During the GSoC timeframe we will have regular public office hours for students and mentors. These office hours will start when and if the project gets accepted.


  • Every Friday, from 7PM .. 8PM UTC

  • Meetings will be held via Google Hangouts in

  • Office hours will not be recorded

In addition to public office hours, mentors will setup regular status meetings with students.

Expectations from students

The section below is under development. The expectations may slightly change before the beginning of the Student application period.

Student application process

  1. We expect students to get involved into project discussions on the beginning of the student application period in order to have opportunity to discuss the project with them and to jointly review the proposal drafts.

  2. We expect students to attend at least one office hours during the application period.

  3. We expect proposals to contain all the sections discussed in the GSoC Student Guide

Community bonding

Students and mentors are expected to…​

  1. Work closely in order to study the area of their project and to get introduced to the key stakeholders and contributors in the area of the project

  2. Define the communication ways (chats, etc.) and setup regular meetings (recommended - at least 2 meetings per week)

  3. Create a mini-design for the project, which would include top-level architecture and implementation plan with milestones

  4. Prepare the development environment, including setup of the development tools and getting of special permissions (if required)

  5. Attend Jenkins governance meetings if the timezone allows

  6. Spend a significant amount of time on study and design during the community bonding

Coding period

Students are expected to…​

  1. Work on the GSoC project as it is a full-time employment.

    • It means that 30..40 hours per week is an expected workload though it can be adjusted upon the agreements with mentors.

    • It also means that you have ~5 "vacation days" during the project, do not hesitate to use them if required

  2. Use weekend to have a rest, avoid significant overwork and enjoy coding

  3. Timely notify mentors in the case of emergencies and outages (missing scheduled meetings, etc.).

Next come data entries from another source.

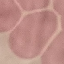
Summary:
  - Malaria status: uninfected
  - Image type: cell patch, automatically extracted from a larger field of view and resized to 64 × 64 pixels
  - Capture: smartphone through the microscope eyepiece
  - Preparation: thin blood film
  - Stain: Giemsa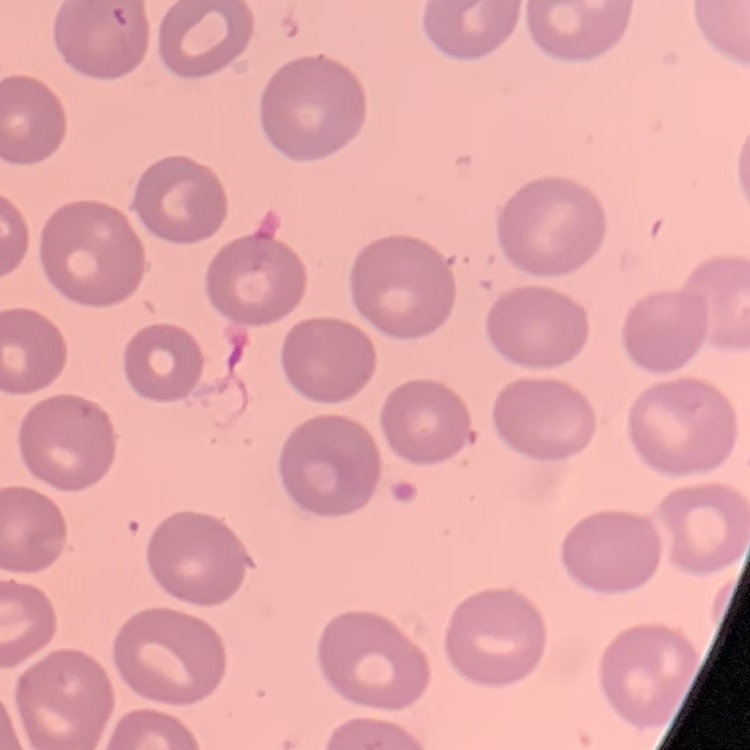
erythrocyte morphology = no rouleaux formation
preparation = thin blood smear
image type = square crop of a larger photomicrograph
stain = Field's or Giemsa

  4. Timely notify mentors and org admins about unexpected time commitments

  5. Be around in #jenkins IRC and in the project chats during the working hours

  6. Attend Jenkins governance meetings if the timezone allows

  7. Be proactive; reach out to the community if required

  8. Produce the good quality code with reasonable amount of testing and documentation

  9. Have a finalized deliverable at the end of the project

Students are not expected to…​

  1. Strictly follow the originally submitted mini-design and the project proposal

    • The world is not ideal, and there may be unexpected obstacles or shortcuts

    • Upon the discussion with mentors, any plan can be adjusted

    • We expect students to achieve at least some goals in the original proposal

  2. Investigate and solve every issue on their own

    • We have mentors and experts, who can help you by answering questions and doing joint investigation if required


  1. At the end of the each coding phase students and mentors present the project status at the public meeting

  2. As a part of the Final evaluation students present the project results at the Jenkins Online Meetup


Depending on the project results, and available budget, we may offer a sponsored trip to Jenkins world or another Jenkins-related event to students who successfully finish their projects. This sponsorship is not guaranteed though.

If students agree to go to such event, we expect them to present their project and to write a blog-post about the trip.